China’s authoritarian government has gotten in the way of the country’s growth.

A halting rise
For years, American politicians have warned that China could challenge the U.S. as the world’s top superpower. As China’s growth regularly outpaced Western rivals, it seemed on track to become the world’s biggest economy.
But even the most bullish assessments of China’s rise always anticipated its growth would eventually slow. That slowdown has arrived sooner than expected, as a result of poor decisions by Chinese leadership.
Two developments yesterday highlighted the risks for China. Chinese officials announced that the country’s population declined last year for the first time in more than 60 years. They also released data showing that the country’s economy grew only 3 percent last year, well below the government’s target of 5.5 percent.

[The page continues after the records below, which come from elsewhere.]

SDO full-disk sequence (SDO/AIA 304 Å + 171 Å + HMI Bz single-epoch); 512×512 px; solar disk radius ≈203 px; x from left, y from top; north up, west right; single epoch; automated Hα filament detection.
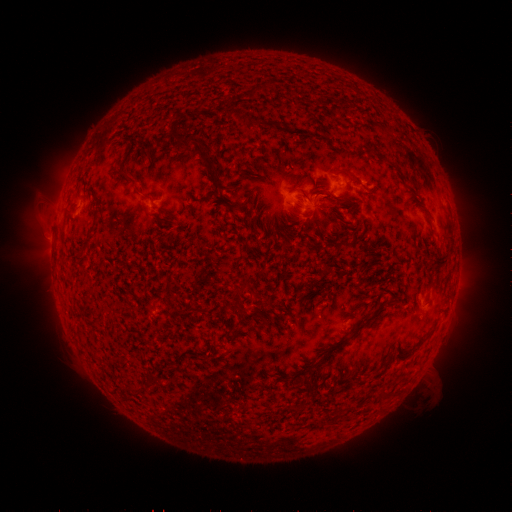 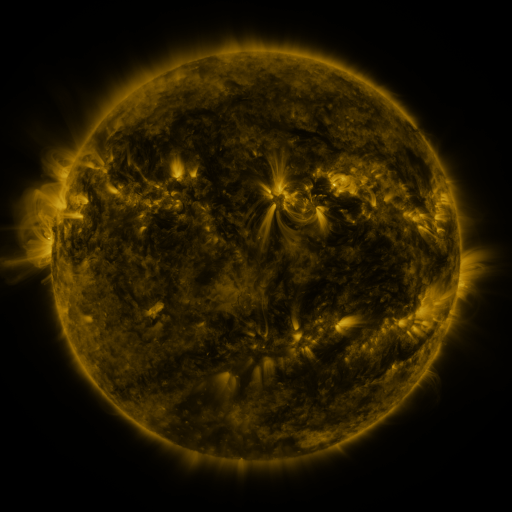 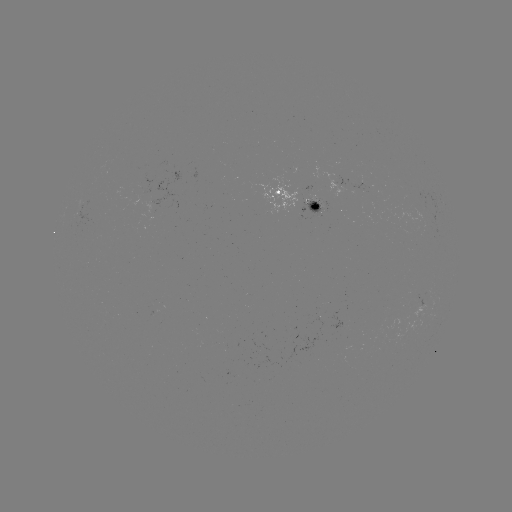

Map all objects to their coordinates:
filament: (251, 92)
filament: (236, 112)
filament: (269, 123)
filament: (189, 138)
filament: (344, 172)
filament: (127, 176)
filament: (143, 194)
filament: (306, 195)
filament: (339, 201)
filament: (236, 207)
filament: (97, 213)
filament: (83, 248)
filament: (238, 298)
filament: (193, 307)
filament: (334, 350)
filament: (135, 390)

Both these outcomes are closely linked to Chinese policy. Decades-long government efforts to reduce birthrates nationwide, including the policy of allowing most families to have only one child, sped up the population decline. And the economic slowdown is in part tied to the zero-Covid policy that China backed away from only last month, which left the country unprepared to reopen.
This newsletter will explain what yesterday’s developments mean for China’s future.
Stifled growth
Experts have long anticipated China’s population decline. Some analysts argue the decline actually started years ago. Regardless, the drop is coming more quickly than expected; previous projections from China and the U.N. suggested the decline would not begin until the next decade.
The population is aging rapidly. The median age in China has already surpassed that of the U.S. and could rise above 50 by 2050. Even Europe’s fastest-aging countries are not expected to surpass a median age of 50 until around 2100.
To some degree, China is following a typical trajectory: Birthrates tend to drop and median ages tend to rise as countries develop. Birthrates have also dropped in general across East Asia. But China sped up its trajectory with its one-child policy, which began in the late 1970s and was in effect until 2016; its fertility rates are now lower than those in the U.S., Europe and Japan.
China “will no longer be the young, vibrant, growing population,” Wang Feng, an expert on China’s demographic trends at the University of California, Irvine, told my colleagues Alexandra Stevenson and Zixu Wang. “We will start to appreciate China, in terms of its population, as an old and shrinking population.”